[Aangeleverde tekst]:
··········

Ze ontstaan wanneer er een stuk plastic in de natuur belandt, maar bijvoorbeeld ook door slijtage van autobanden. Denk aan een plastic zakje dat via de wind bij je vandaan waait, snoeppapiertjes die achteloze tieners op straat gooien en natuurlijk de visnetten (zoals we hebben kunnen zien in Seaspiracy). Die stukjes vallen uiteen en worden zo steeds kleinere stukjes die op een gegeven moment nagenoeg niet met het blote oog te zien zijn. Daarnaast zitten microplastics bijvoorbeeld ook in synthetische kleding zoals polyester, acryl en nylon, die je in de was doet waarna ze zo met het waswater in het riool komen en uiteindelijk weer in de zee. Zo blijft het verspreid worden.
Dan maar geen vis meer eten? Helaas is het niet alleen de oceaan en het leven in de oceaan die last heeft van de microplastics. Ze zitten ook in medicijnen, schoonmaakmiddelen, verf en bouwmateriaal, naast shampoo, make-up en tandpasta. En ze zijn onmogelijk te verwijderen: ze zitten overal, ze zijn klein en daardoor onverwijderbaar. Dieren gaan dood omdat hun buiken vol zitten met microplastics en mede daarom lijkt het een probleem te zijn: ‘ons’ voedsel gaat er ook van dood. Dan moet dat toch ook negatieve impact hebben op onszelf?
Microplastics heten niet altijd microplastics, want de cosmetische industrie worden het microbeads genoemd. Het voordeel daarvan is dat de microbeads vaak bekend zijn. Op onder andere de website (of in de app) Beat the Micro Bead kun je kijken of je cosmetica van microbeads is voorzien en deze eventueel links laten liggen. Of, als je het al hebt gekocht, in ieder geval zorgen dat je het goed weggooit en liever niet meer koopt om te zorgen dat je niet bijdraagt aan de plastic soup. Liever zelf kijken? Dat kan ook, soms staan microbeads op de verpakking vermeld of kun je ze vinden onder namen die ‘poly’ heten. Of kijk of een product NaTrue, demeter of Nordic Ecolabel: dat betekent namelijk dat er geen microbeads in het product zitten.

··········

[Datasetrecords]
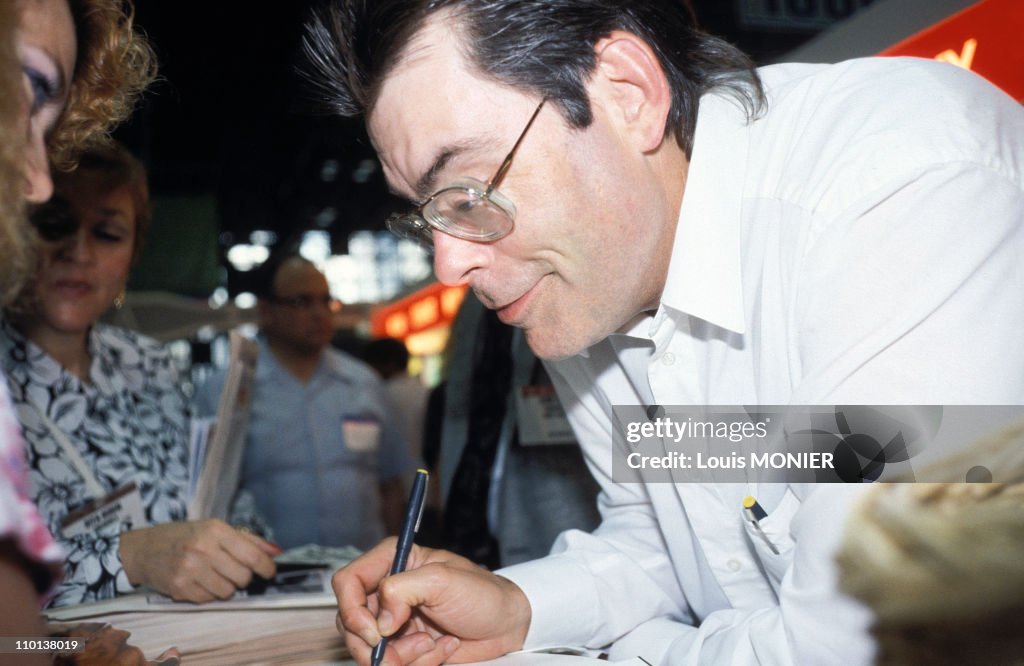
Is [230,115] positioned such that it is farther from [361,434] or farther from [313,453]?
[313,453]

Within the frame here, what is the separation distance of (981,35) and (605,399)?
0.99 meters

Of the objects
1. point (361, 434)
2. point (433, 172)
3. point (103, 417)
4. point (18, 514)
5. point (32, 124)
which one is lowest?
point (361, 434)

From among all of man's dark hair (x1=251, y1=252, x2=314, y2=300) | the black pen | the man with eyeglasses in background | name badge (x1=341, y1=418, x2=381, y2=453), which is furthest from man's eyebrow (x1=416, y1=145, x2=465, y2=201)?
man's dark hair (x1=251, y1=252, x2=314, y2=300)

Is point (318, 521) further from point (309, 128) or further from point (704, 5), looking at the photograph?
point (309, 128)

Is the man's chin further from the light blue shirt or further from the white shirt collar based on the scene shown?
the light blue shirt

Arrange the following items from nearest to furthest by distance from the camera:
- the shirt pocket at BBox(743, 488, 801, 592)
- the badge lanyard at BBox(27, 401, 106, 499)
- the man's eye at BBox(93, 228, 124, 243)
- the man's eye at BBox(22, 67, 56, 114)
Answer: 1. the man's eye at BBox(22, 67, 56, 114)
2. the shirt pocket at BBox(743, 488, 801, 592)
3. the badge lanyard at BBox(27, 401, 106, 499)
4. the man's eye at BBox(93, 228, 124, 243)

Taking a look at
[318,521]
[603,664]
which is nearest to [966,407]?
[603,664]

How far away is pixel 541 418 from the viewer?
2182 millimetres

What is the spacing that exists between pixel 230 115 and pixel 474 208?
9296 mm

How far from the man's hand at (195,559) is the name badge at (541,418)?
31.7 inches

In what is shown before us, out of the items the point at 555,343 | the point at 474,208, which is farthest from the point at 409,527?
the point at 474,208

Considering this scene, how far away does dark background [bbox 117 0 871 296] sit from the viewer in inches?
113

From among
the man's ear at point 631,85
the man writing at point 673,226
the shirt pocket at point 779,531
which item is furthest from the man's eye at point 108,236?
the shirt pocket at point 779,531

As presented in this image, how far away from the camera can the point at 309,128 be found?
995 centimetres
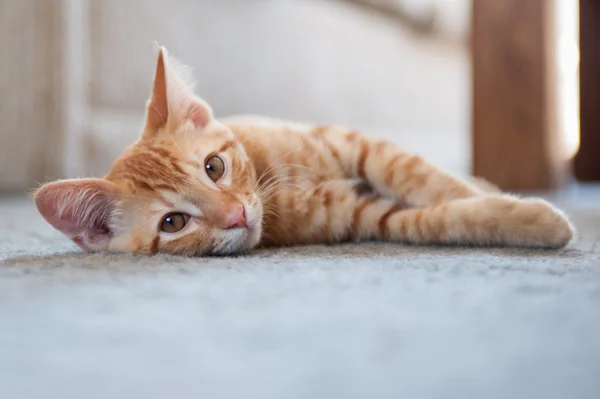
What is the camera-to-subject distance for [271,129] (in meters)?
1.17

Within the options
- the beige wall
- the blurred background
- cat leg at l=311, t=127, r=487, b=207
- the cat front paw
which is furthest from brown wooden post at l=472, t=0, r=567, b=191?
the cat front paw

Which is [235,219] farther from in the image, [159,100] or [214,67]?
[214,67]

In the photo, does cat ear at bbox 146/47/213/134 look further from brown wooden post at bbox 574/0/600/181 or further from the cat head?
brown wooden post at bbox 574/0/600/181

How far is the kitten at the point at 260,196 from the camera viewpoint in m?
0.91

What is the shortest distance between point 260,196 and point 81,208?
0.92 ft

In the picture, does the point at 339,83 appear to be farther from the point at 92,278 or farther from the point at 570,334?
the point at 570,334

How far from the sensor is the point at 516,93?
6.52 feet

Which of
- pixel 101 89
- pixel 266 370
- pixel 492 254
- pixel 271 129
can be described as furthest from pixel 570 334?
pixel 101 89

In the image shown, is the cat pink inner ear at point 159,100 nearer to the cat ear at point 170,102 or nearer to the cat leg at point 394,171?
the cat ear at point 170,102

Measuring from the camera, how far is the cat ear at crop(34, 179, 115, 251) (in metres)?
0.88

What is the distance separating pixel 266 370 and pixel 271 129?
807 millimetres

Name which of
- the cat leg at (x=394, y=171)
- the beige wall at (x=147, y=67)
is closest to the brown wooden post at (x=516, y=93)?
the beige wall at (x=147, y=67)

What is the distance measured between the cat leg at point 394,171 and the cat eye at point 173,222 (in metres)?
0.35

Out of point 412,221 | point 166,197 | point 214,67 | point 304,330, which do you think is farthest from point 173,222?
point 214,67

··········

[Opdracht 1]:
Welke synthetische stoffen noemt de tekst over microplastics als voorbeelden van kleding waarmee microplastics via het waswater in het riool komen?
[Opdracht 2]:
Schrijf de tekst over microplastics verder, te beginnen na de laatste zin.

[Antwoord 1]:
Polyester, acryl en nylon.

[Antwoord 2]:
Maar ja, is dat echt zo schadelijk? Daar wordt nog volop onderzoek naar gedaan. Zo zouden microplastics ervoor zorgen dat longweefsel niet groeit als er nylon microplastics in de longen aanwezig zijn en dat sommige immuuncellen van mensen er niet tegen opgewassen zijn. Microplastics kunnen via de wortels van planten zelfs onze planten binnendringen. Microplastics zwemmen ook rond in onze bloedbaan. Onnatuurlijke deeltjes vol weekmakers en stabilisators: dat wil je niet in je lijf hebben, zou je denken. Het kan naast invloed uitoefenen op het immuunsysteem ook effecten hebben op de hormonen in het lichaam. Tegelijkertijd is er tot nu toe geen onderzoek bekend waaruit blijkt dat het levensgevaarlijk is voor mensen.
Moet je nu meteen alles laten staan? Dat is geen beginnen aan: ze zitten zelfs in theezakjes. Uit onderzoek blijkt dat elke week minder dan 1 korreltje zout aan microplastics binnenkrijgt (0,0041mg), Het kan ook veel meer zijn: 1 op de 20 mensen schijnen 676 mg microplastics per week binnen te krijgen. Het kan wel zinvol zijn om te bedenken wat je zoal eet en gebruikt: zitten er microplastics in? En: hoe kun je zelf zorgen dat microplastics zoveel mogelijk worden teruggedrongen?
We weten nog niet helemaal hoe schadelijk ze zijn, maar tegelijkertijd weten we ook dat ze niet bepaald natuurlijk zijn. Probeer dus eens geen plastic zakje om een appel te doen in de supermarkt, koop geen synthetische kleding en neem je eigen beker mee naar de Starbucks. Gelukkig is er nog veel meer dat we kunnen doen om te zorgen dat het aantal microplastics in ieder geval niet groeit en groeit. Niet alles tegelijk, maar elke dag een beetje kan al helpen om die zoutkorrel steeds kleiner te maken.